Stabat, Langkatoday.com – Janji perbaikan jalan di Kecamatan Secanggang kembali menjadi sorotan publik. Setelah sempat dijanjikan rampung pada Oktober 2025, target tersebut mundur ke April 2026. Namun hingga pertengahan April, tak ada tanda-tanda pengerjaan di lapangan.
Fakta terbaru justru memunculkan pertanyaan baru. Pejabat yang sebelumnya menyampaikan komitmen tersebut, Khairul Azmi, kini telah dilantik menjadi Kepala Dinas Sumber Daya Air, Bina Marga dan Bina Konstruksi (SDABMBK) Kota Medan. Pergantian posisi ini memicu tanda tanya besar: siapa kini bertanggung jawab, dan bagaimana nasib proyek yang dijanjikan?
Janji Berulang, Realisasi Nihil
Pada Sabtu (7/3) lalu, Khairul Azmi yang saat itu menjabat sebagai Kepala Dinas PUTR Kabupaten Langkat kembali memastikan proyek jalan Secanggang akan mulai berjalan pada April 2026. Namun saat dikonfirmasi ulang pada Ahad (12/4), ia menyatakan proyek masih dalam tahap lelang.
Pernyataan ini justru memperkuat dugaan bahwa sejak awal proyek belum siap dieksekusi. Hingga kini, masyarakat Secanggang belum melihat adanya aktivitas fisik seperti pengukuran, mobilisasi alat berat, ataupun tanda proyek dimulai.
“Kalau memang serius, kenapa sampai sekarang belum ada apa-apa di lapangan?” ujar salah seorang warga yang enggan disebutkan namanya.
Lelang Jadi Alasan, atau Hambatan?
Dalih “masih dalam proses lelang” menjadi jawaban normatif yang kerap digunakan dalam proyek infrastruktur.
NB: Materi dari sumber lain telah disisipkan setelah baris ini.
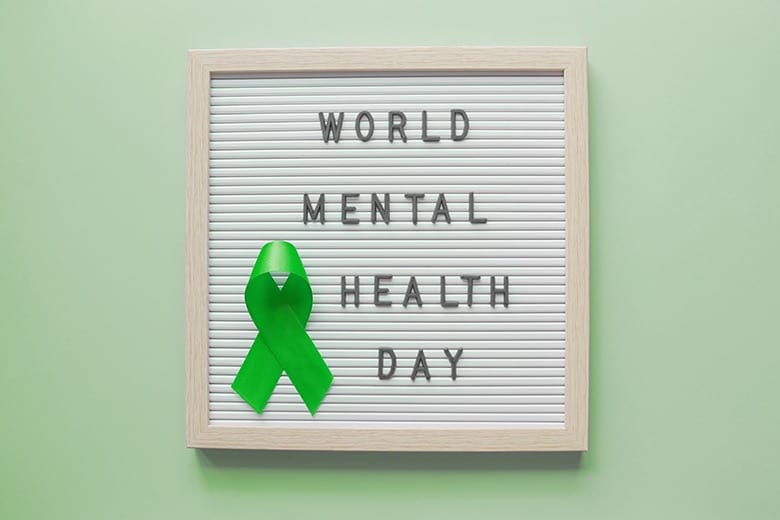 World mental health day and green ribbon on letter board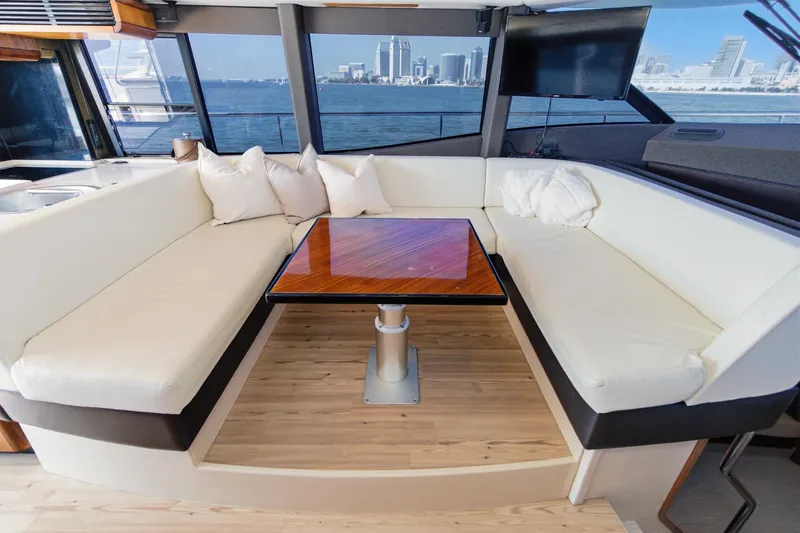 Slide: The Image of Luxurious interior of 2013 Azimut Magellano 50 yacht with elegant seating and cityscape view. - 5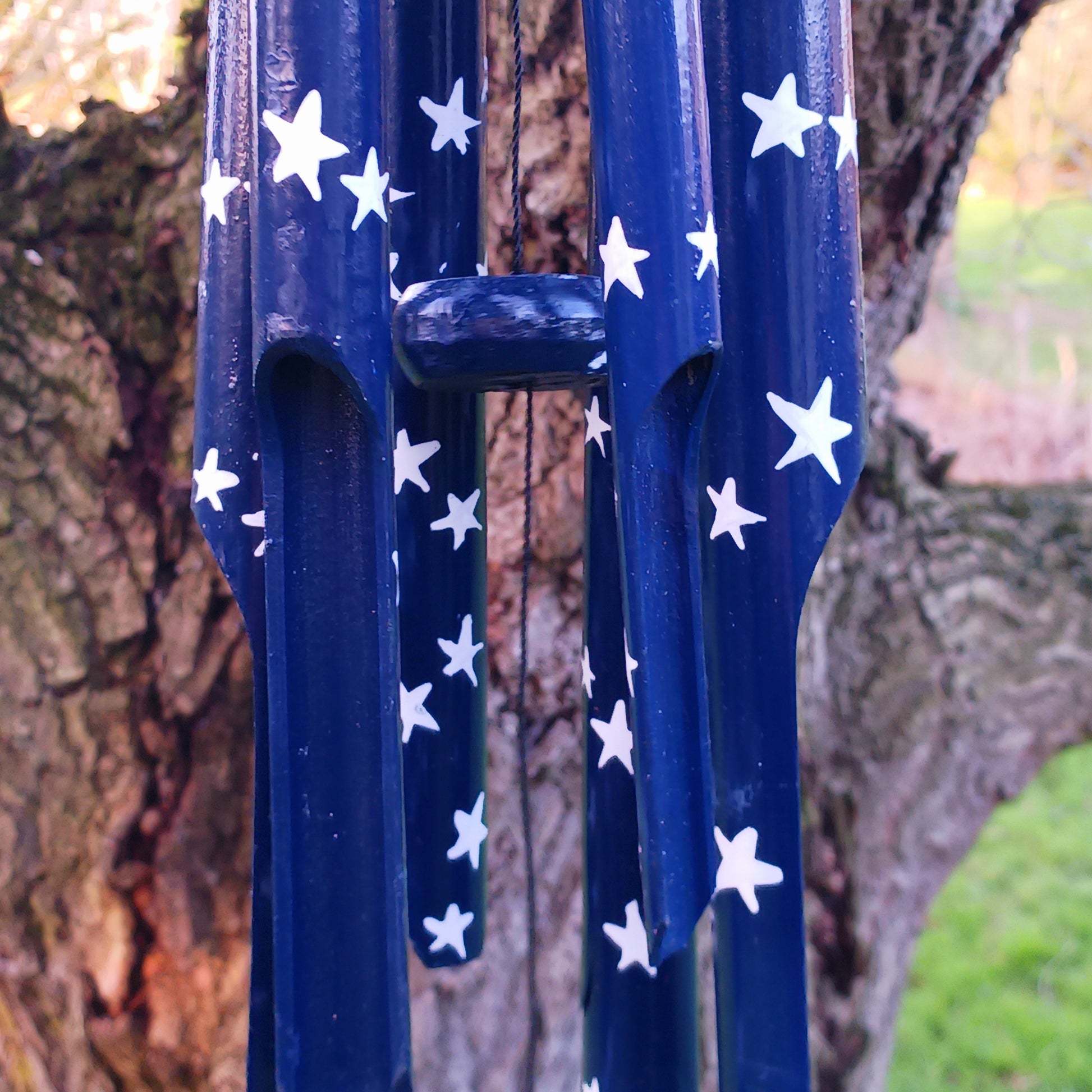 This great sounding bamboo windchime is perfect for hanging in a tree or from a wall in your garden, or even in your bedroom! This windchime has been hand painted in a calming night sky design - bringing calm to whichever place you hang it.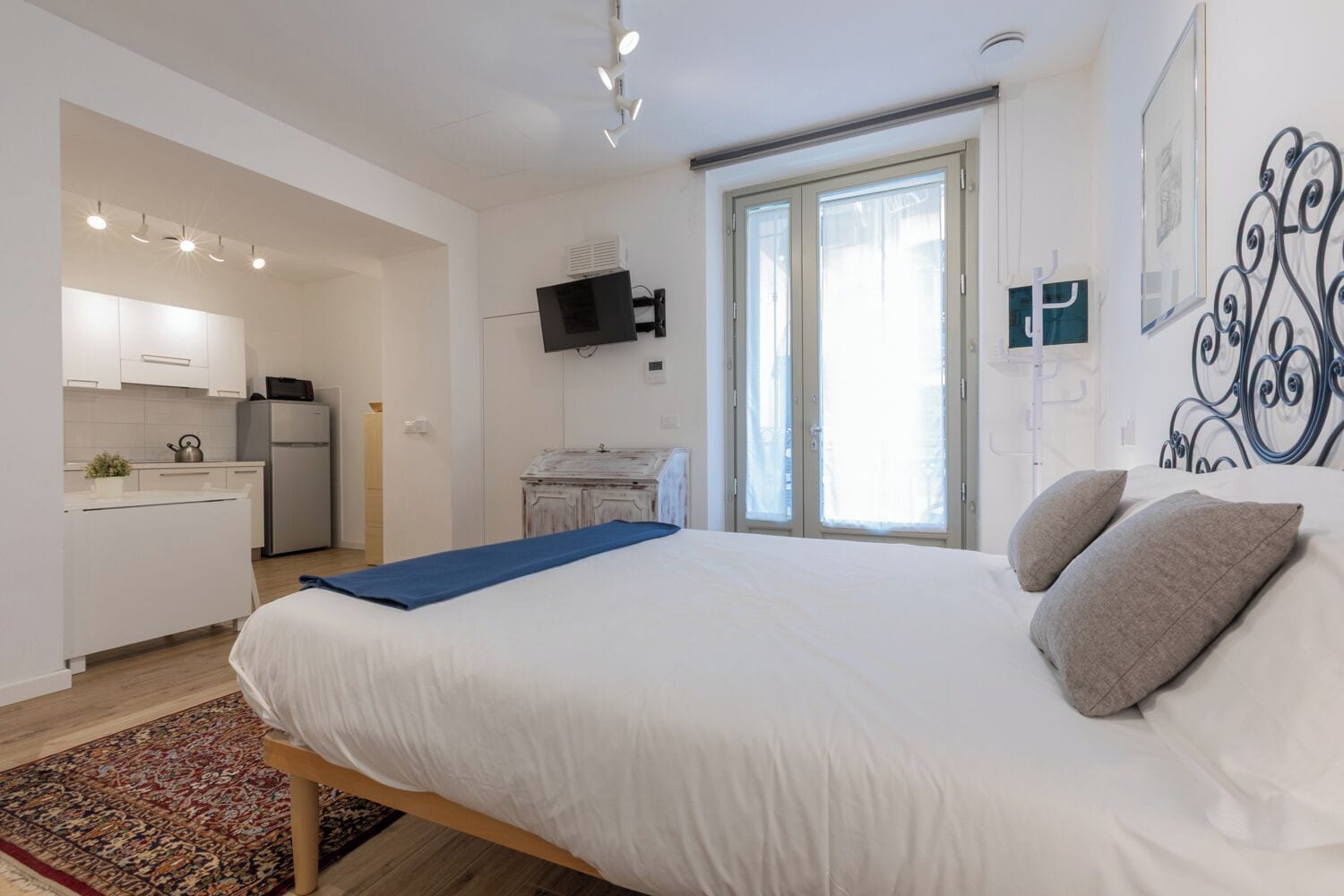 Un dormitorio con cama, almohadas, una colcha azul, piso de madera, una zona de cocina con armarios y electrodomésticos, y un televisor en la pared.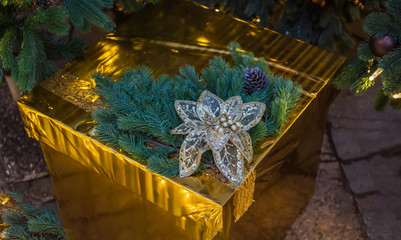 Christmas gold box with gifts. Golden balls and illuminated garland with flashlights.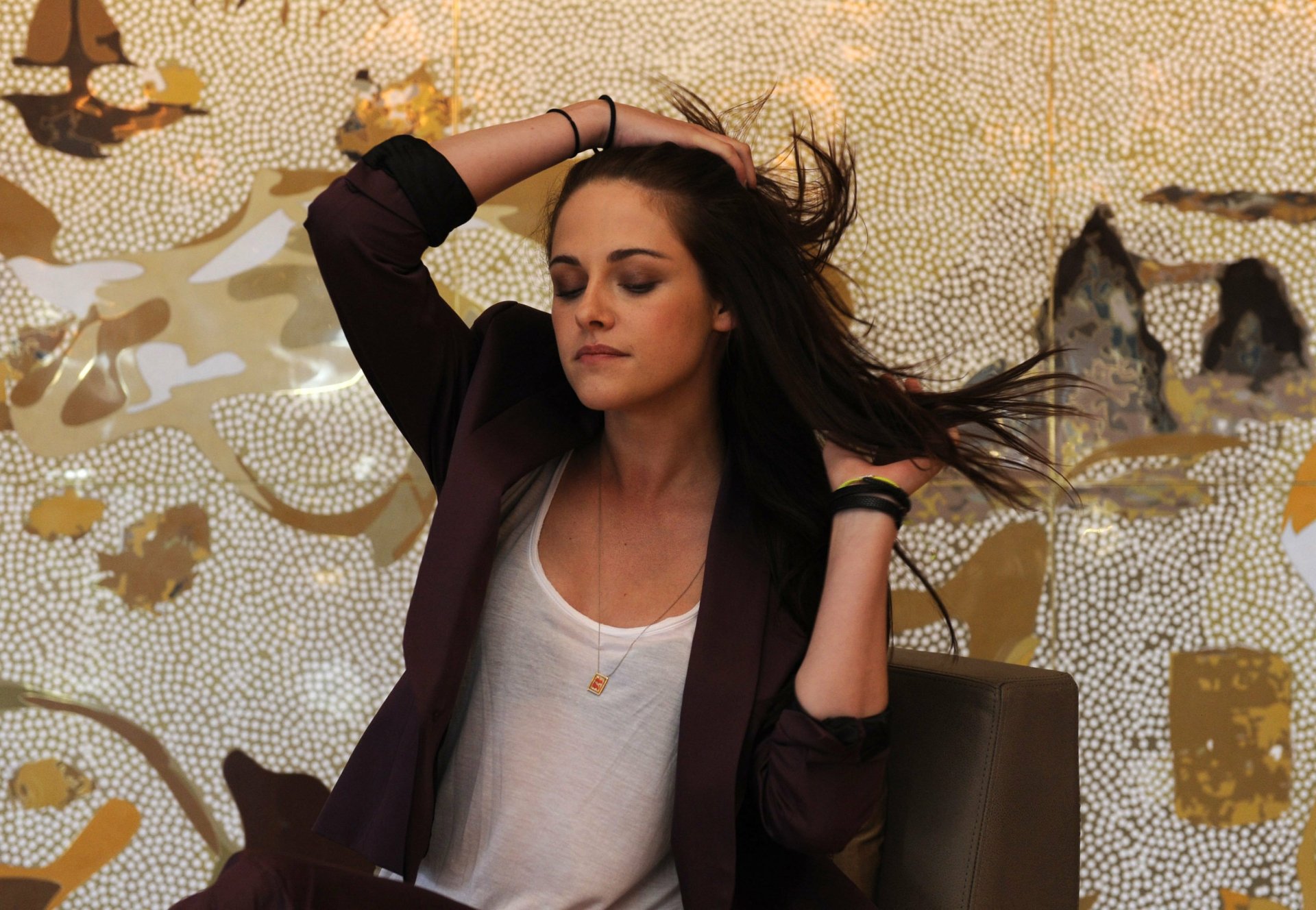 A striking HD desktop wallpaper featuring actress Kristen Stewart, captured in a moment of contemplation with her hair flowing, set against an artistic background.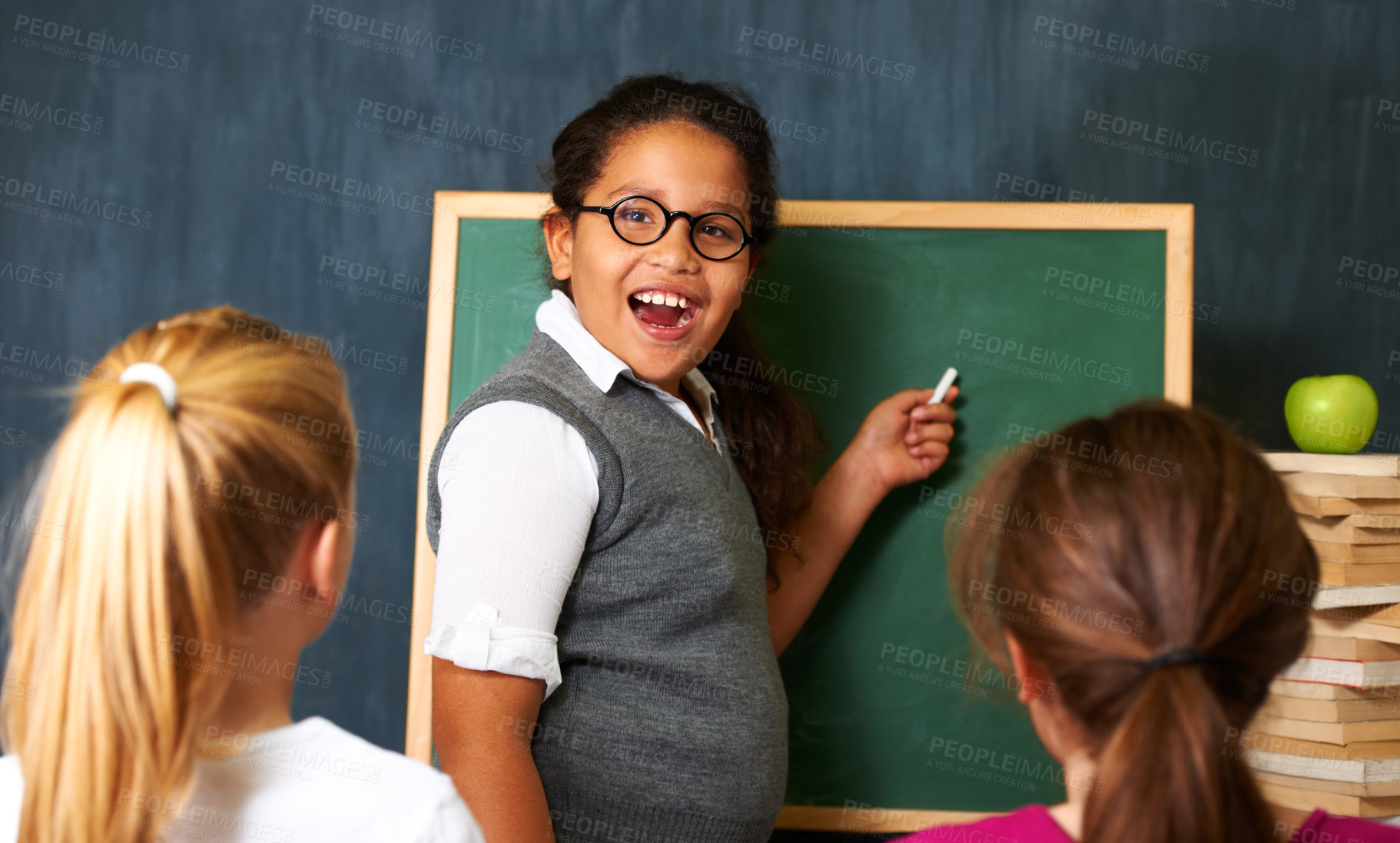 Buy stock photo Excited, board and portrait of child student in a classroom teaching a lesson to friends. Happy, smile and girl kid writing with chalk for education studying, learn or knowledge at school or academy.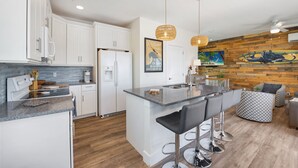 A modern kitchen with white cabinets, a central island with bar stools, wooden accents on the walls, and pendant lighting. - Bluewater Resort is 2 Properties Sleeping up to 14 (Fort Myers Beach)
Namun dalam praktiknya, tahapan ini seharusnya sudah direncanakan jauh sebelum target pelaksanaan diumumkan ke publik.
Kondisi ini memunculkan dugaan lemahnya perencanaan:
- Apakah dokumen proyek memang belum siap sejak awal?
- Mengapa target waktu diumumkan sebelum lelang selesai?
- Apakah ada kendala administratif yang tidak disampaikan ke publik?
Tanpa transparansi, publik hanya menerima janji tanpa kepastian.
Pergantian Pejabat, Siapa Bertanggung Jawab?
Kini, dengan berpindahnya Khairul Azmi ke Pemerintah Kota Medan, tanggung jawab proyek sepenuhnya berada di internal Pemerintah Kabupaten Langkat. Namun hingga saat ini, belum ada penjelasan resmi:
- Siapa pejabat pengganti yang menangani proyek tersebut?
- Apakah target April 2026 masih berlaku?
- Apakah proyek tetap berjalan tahun ini atau kembali tertunda?
Ketiadaan informasi ini memperkuat kesan bahwa proyek berjalan tanpa kendali yang jelas.
Masyarakat Jadi Korban
Di tengah ketidakpastian, masyarakat Secanggang tetap harus menghadapi kondisi jalan yang rusak. Aktivitas ekonomi terganggu, mobilitas warga terhambat, dan risiko kecelakaan meningkat.
Ironisnya, janji perbaikan justru berulang tanpa realisasi.
Kasus ini menjadi ujian serius bagi komitmen Pemerintah Kabupaten Langkat dalam menjalankan pembangunan infrastruktur. Pergantian pejabat seharusnya tidak menjadi alasan mandeknya program yang menyangkut kepentingan publik.
Transparansi dan akuntabilitas kini menjadi tuntutan utama. Tanpa itu, proyek jalan Secanggang berpotensi menjadi contoh klasik “janji yang terus diulang, namun tak kunjung ditepati”.
Jika dalam waktu dekat tidak ada kejelasan terkait proses lelang dan jadwal pengerjaan, publik berhak mempertanyakan: apakah proyek ini benar-benar akan dikerjakan, atau hanya sekadar wacana atau menunggu dividend yield cair?